**Task:** Return all of the data that follows precisely, leaving every image out.

**Information supplied:**
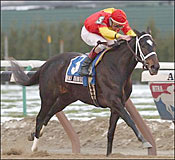 Marc's Rainbow Wins East View Stakes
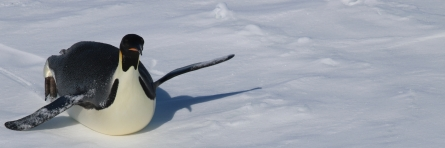 Curious emperor penguin investigates our ship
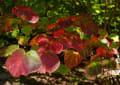 ベニマンサク・大野自然観察の森 211015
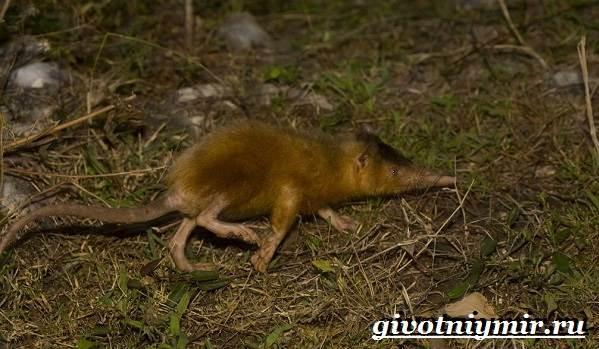 Щелезуб-животное-Образ-жизни-и-среда-обитания-щелезуба-5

**Written response:**
 Marc's Rainbow Wins East View Stakes
 Curious emperor penguin investigates our ship
 ベニマンサク・大野自然観察の森 211015
 Щелезуб-животное-Образ-жизни-и-среда-обитания-щелезуба-5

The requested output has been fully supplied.